# PAGE EXCERPT
# # # # #
# Full overlay Euro hinge



## Mrs C (19 Jul 2019)

I have just fitted two sets of double doors with Euro hinges and have been left with a big gap where the cabinets meet. I have concluded that I had half overlay and not full overlay hinges, and that full overlay ones will sort it. 

They are fully adjusted and I used a jig for the holes so I am assuming it’s not that. The carcass is 18mm and my gap is about 9mm with each of the doors coming to about half way of their respective frames.

I have found some on Ebay that claim to be full overlay. However, looking at the various catalogues (screwfix, ironmongery direct etc.) it’s not stated and I can’t see how you tell the difference as they just say overlay.

Am I missing something?


----------



## Steve Maskery (19 Jul 2019)

Hmm. Can you post a picture of the position of the hinge?
I don't have the exact dimensions in front of me, but IIRC the EDGE of the 35mm hole should be only a very few mm from the edge of the door. Just 2 or 3, but I can't be more specific on that without a proper drawing.
It also matters what plate you install on the cabinet sides. There are different plates for different scenarios (full-overlay, half-overlay, inset, etc). Are you sure you have the right matching plate?
Photos would really help.
S


----------



## Steve Maskery (19 Jul 2019)

I've just re-read your post and you say they are "coming to about half way of their respective frames".
Overlay hinges are meant for cabinets with no frames at all.
Am I missing something?


----------



## Doug71 (19 Jul 2019)

I tend to stick to Blum hinges because all the info is easy to find.
# # # # #
# ENTRIES
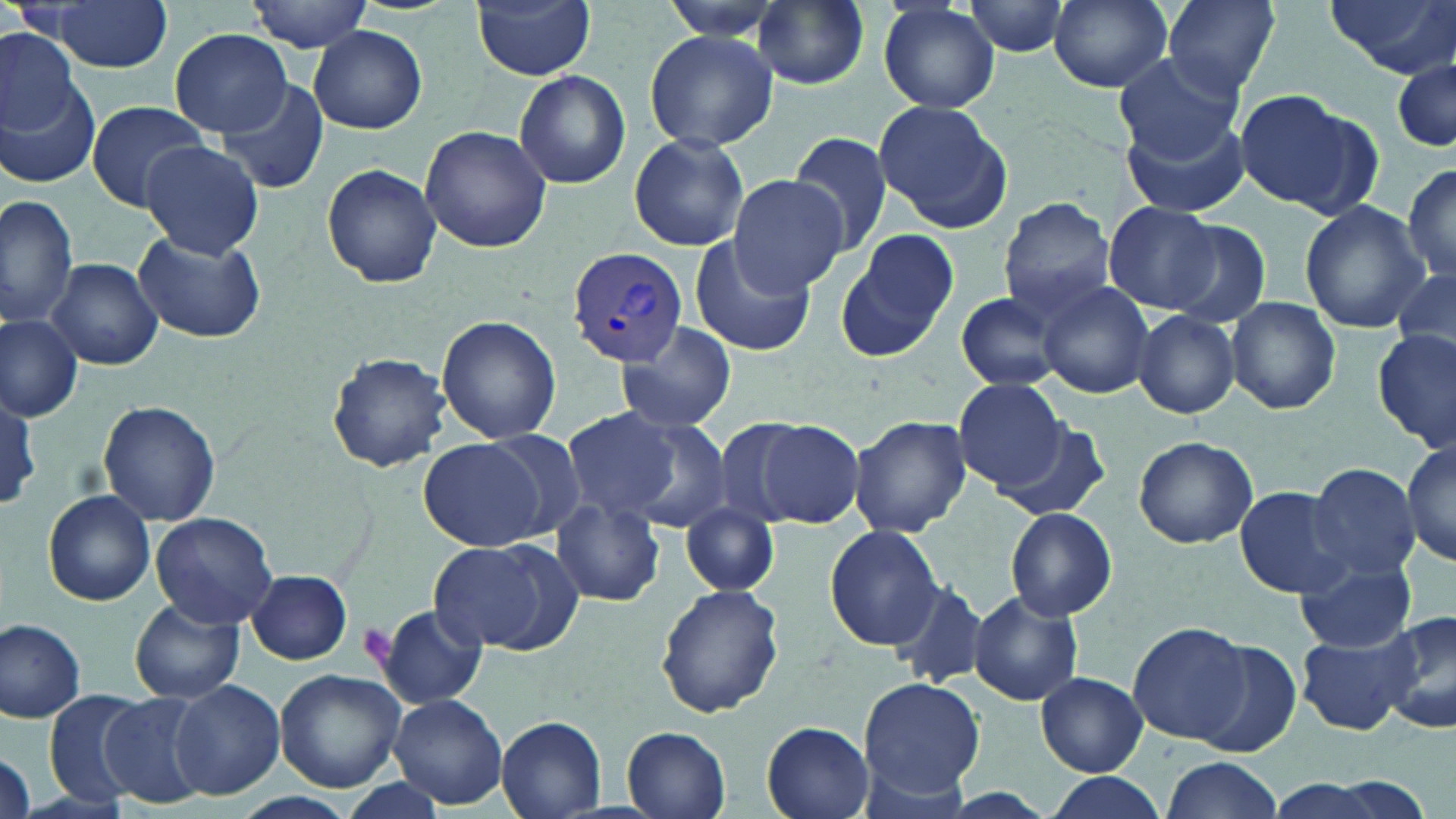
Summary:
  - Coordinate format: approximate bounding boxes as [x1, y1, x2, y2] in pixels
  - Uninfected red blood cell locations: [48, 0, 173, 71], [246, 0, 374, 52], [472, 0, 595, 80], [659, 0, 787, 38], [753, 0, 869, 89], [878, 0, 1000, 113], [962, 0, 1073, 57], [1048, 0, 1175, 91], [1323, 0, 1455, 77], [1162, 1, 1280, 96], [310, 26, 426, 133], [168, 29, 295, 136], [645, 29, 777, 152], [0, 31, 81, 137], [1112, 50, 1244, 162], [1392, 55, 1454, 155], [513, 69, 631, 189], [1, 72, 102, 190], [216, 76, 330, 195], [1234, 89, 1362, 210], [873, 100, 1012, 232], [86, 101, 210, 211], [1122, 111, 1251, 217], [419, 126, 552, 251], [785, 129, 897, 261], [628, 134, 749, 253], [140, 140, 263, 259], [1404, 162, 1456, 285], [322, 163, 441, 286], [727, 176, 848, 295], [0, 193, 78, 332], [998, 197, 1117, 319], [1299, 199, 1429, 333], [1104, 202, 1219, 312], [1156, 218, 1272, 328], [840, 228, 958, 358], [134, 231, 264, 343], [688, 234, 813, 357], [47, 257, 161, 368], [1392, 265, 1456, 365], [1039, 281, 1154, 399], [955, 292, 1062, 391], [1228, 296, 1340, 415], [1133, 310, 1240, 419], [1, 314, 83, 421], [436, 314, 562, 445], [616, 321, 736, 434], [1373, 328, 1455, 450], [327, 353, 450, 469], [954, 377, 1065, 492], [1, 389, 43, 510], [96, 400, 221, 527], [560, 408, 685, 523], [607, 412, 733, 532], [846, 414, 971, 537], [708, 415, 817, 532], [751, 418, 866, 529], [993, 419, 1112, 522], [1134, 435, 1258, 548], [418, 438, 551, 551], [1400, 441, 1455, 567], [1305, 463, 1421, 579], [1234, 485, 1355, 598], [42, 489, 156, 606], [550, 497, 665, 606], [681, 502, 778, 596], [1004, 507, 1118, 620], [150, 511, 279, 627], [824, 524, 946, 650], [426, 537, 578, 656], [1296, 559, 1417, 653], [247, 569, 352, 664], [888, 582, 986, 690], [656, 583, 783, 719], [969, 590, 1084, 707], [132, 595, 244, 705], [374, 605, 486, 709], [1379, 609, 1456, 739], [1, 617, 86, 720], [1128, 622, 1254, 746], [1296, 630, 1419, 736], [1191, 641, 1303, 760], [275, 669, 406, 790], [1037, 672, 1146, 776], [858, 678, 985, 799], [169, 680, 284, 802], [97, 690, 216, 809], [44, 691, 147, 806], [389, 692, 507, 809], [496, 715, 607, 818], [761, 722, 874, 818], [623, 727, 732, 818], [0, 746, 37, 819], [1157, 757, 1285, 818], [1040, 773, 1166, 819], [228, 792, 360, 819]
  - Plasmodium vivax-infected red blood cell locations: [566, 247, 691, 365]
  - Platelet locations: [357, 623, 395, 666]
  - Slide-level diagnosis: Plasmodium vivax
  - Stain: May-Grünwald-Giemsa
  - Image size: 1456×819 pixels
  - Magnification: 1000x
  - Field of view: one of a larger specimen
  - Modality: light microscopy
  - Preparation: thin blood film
# # # # #
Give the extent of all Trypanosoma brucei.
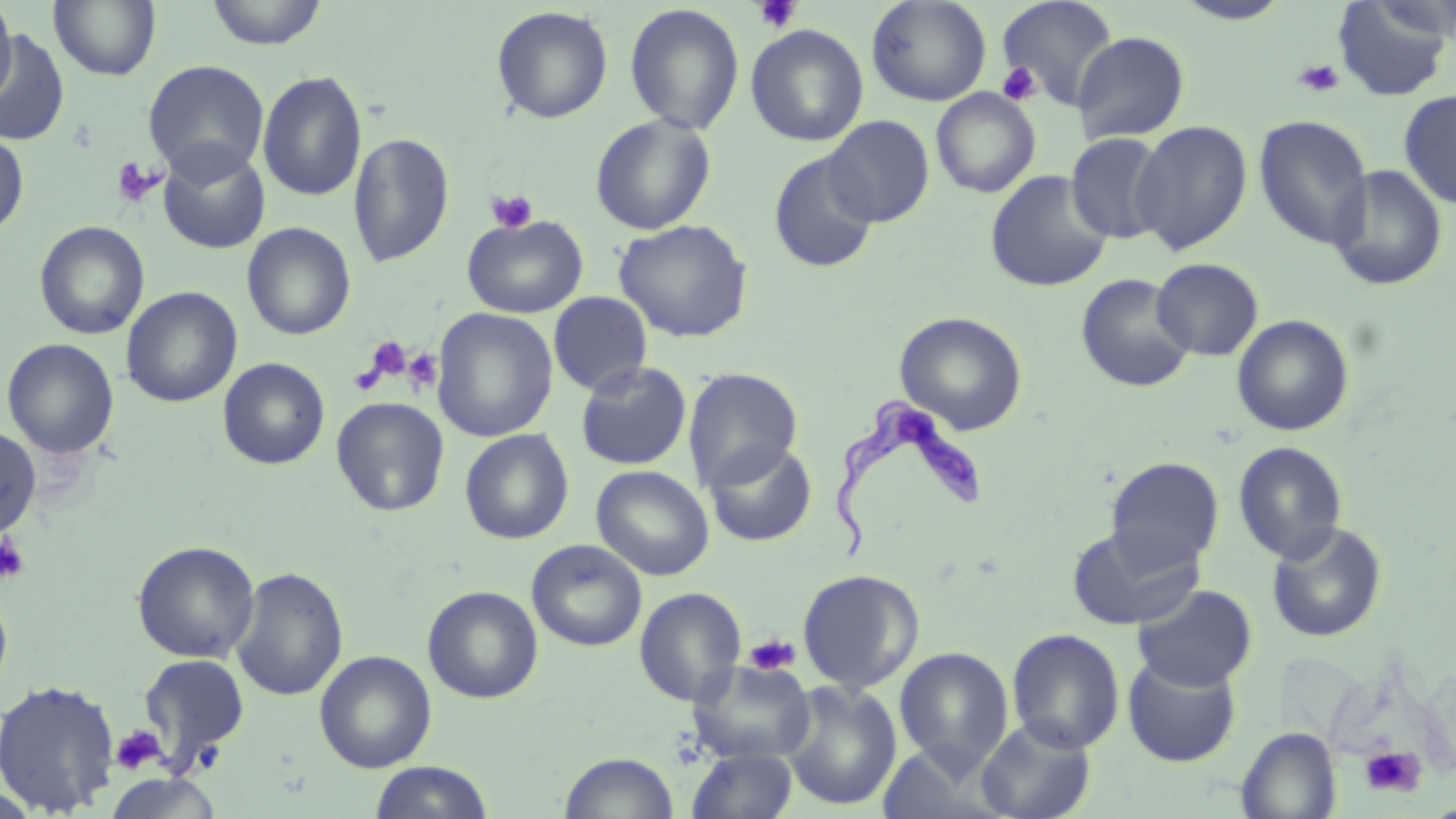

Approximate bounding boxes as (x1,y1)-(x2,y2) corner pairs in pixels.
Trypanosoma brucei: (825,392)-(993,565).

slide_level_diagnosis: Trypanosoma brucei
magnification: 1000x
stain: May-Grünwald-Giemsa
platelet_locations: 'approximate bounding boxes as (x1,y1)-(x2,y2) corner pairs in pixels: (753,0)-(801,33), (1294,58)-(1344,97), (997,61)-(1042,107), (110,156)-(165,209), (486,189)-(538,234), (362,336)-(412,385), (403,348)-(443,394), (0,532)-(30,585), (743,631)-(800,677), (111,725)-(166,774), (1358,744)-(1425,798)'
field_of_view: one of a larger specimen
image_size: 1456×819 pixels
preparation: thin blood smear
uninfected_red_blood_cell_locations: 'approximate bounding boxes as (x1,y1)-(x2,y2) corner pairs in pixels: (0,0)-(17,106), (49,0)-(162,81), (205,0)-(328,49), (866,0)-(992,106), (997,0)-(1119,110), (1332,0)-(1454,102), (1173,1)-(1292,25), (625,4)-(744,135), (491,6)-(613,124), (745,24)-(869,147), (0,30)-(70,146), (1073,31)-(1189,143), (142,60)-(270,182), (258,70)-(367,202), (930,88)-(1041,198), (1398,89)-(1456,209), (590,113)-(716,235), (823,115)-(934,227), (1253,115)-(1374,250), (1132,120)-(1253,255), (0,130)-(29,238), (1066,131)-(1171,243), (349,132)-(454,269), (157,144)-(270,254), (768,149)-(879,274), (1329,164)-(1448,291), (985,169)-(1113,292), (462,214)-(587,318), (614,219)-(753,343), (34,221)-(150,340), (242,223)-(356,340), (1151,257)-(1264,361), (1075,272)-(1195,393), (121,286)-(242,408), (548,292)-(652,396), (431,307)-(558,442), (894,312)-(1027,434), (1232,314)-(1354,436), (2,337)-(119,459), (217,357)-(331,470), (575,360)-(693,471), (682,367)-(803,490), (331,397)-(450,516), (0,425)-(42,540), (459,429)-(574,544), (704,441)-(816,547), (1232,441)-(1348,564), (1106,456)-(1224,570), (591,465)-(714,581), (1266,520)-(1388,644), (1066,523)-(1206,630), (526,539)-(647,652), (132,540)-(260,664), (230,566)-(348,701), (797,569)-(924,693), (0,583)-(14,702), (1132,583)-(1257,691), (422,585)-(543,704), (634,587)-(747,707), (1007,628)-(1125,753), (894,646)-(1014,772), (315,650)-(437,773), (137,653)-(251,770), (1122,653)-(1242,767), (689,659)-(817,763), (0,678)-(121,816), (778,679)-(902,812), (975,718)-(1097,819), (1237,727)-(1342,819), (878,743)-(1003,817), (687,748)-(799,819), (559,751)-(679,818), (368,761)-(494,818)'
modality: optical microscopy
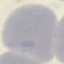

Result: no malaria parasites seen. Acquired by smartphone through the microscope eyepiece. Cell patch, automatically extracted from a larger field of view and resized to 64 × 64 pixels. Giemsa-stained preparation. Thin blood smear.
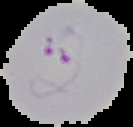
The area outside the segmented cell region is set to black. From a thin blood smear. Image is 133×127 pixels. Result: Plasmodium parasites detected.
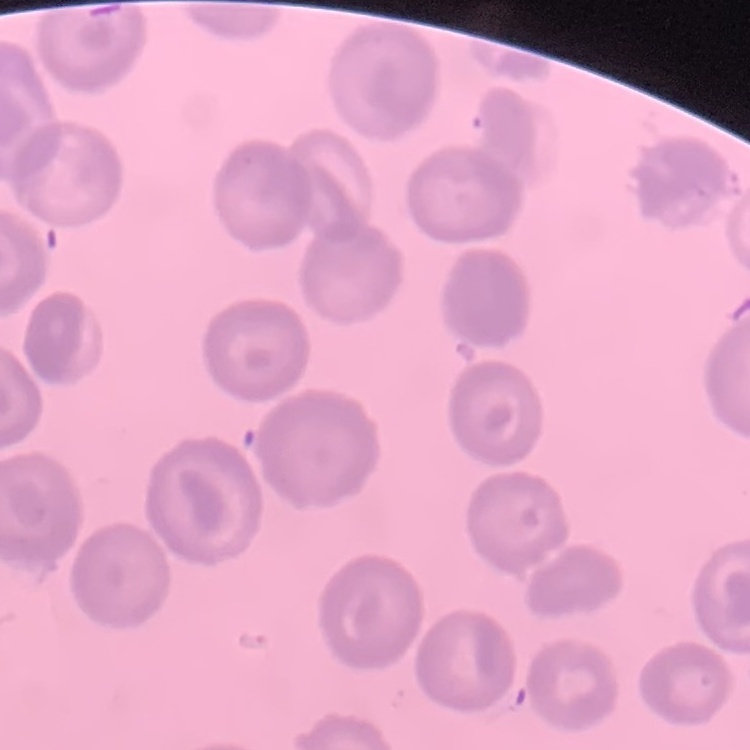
# # # # #
Proceed with the forum thread on full overlay Euro hinges, picking up after its last sentence.

I think the full overlay hinges are normally flatter.

It does all depend how far in you drill the holes from the edge of the door and how thick mounting plates you use.

Here is an example from the Blum catalogue with all the drilling offsets etc if the link works.

https://publications.blum.com/2018/cata ... 97/#zoom=z

These guys are good for hinges, very helpful website.

https://www.trade-hinges.co.uk/blum-sof ... s-10-c.asp


----------



## Mrs C (19 Jul 2019)

Steve Maskery":1qh5cd8f said:


> I've just re-read your post and you say they are "coming to about half way of their respective frames".
> Overlay hinges are meant for cabinets with no frames at all.
> Am I missing something?



Thanks Steve, I meant carcass - sorry! Will post some pics tomorrow


----------



## dzj (20 Jul 2019)

How wide are your doors (compared to the carcass)?


----------



## Mrs C (23 Jul 2019)

Thank you folks, solved for the time being with different hinges. I think the originals were Blum and I hadn’t realised that you needed to vary the drilling distance from the side of the door.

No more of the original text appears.